About the job
Speechify builds tools that turn written content into audio, helping over 50 million people read and learn in new ways. Our products span iOS, Android, Mac, Chrome, and the web. Google named us Chrome Extension of the Year, and Apple recognized our design in 2025.
Our fully remote team includes nearly 200 people with backgrounds at Amazon, Microsoft, Google, Stanford, Stripe, Vercel, and other top tech companies and universities.
Role Overview
The Data team within Speechify’s AI division is looking for a Software Engineer focused on data infrastructure and acquisition. This position centers on building and maintaining the systems that gather the large-scale datasets needed for model training. The work blends infrastructure, engineering, and research to deliver high-quality data at petabyte scale while keeping costs in check.
What You Will Do
- Find and connect new sources of audio data to our ingestion pipeline.

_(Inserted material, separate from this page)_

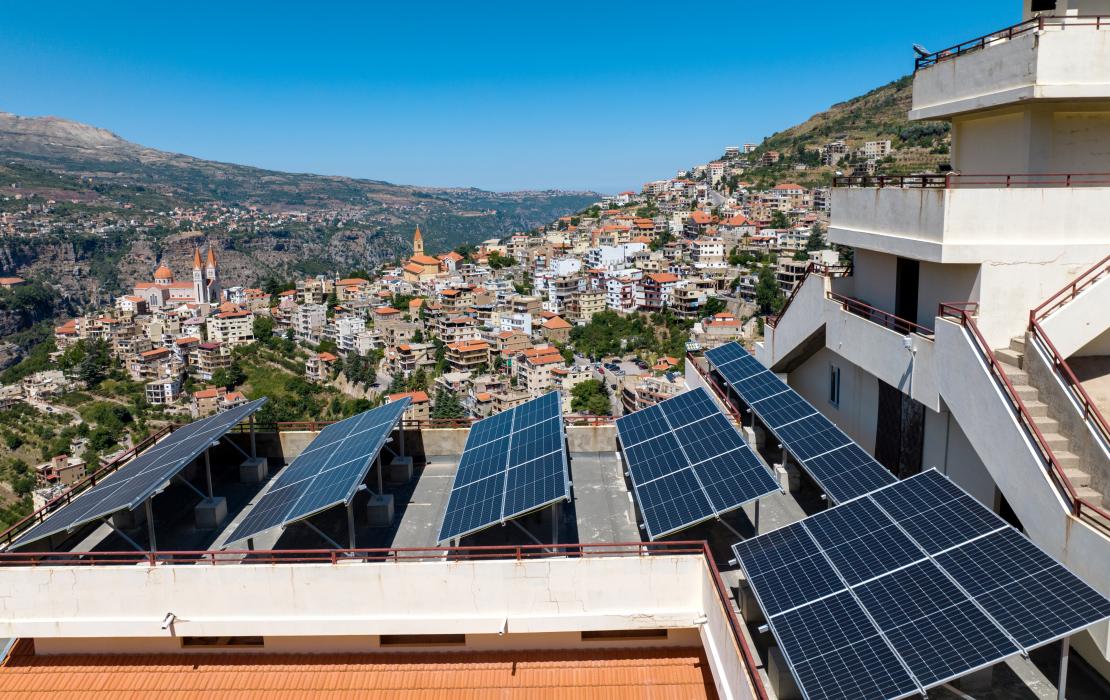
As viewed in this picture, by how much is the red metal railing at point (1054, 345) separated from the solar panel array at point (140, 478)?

- Maintain and improve our cloud infrastructure for data ingestion, currently running on Google Cloud Platform and managed with Terraform.
- Work closely with Scientists to optimize for cost, throughput, and data quality, supporting richer datasets for our models.
- Collaborate with the AI team and company leadership to shape the roadmap for datasets that power future consumer and enterprise products.
Location
Remote (company operates without a physical office). Menlo Park, CA, USA listed as company location.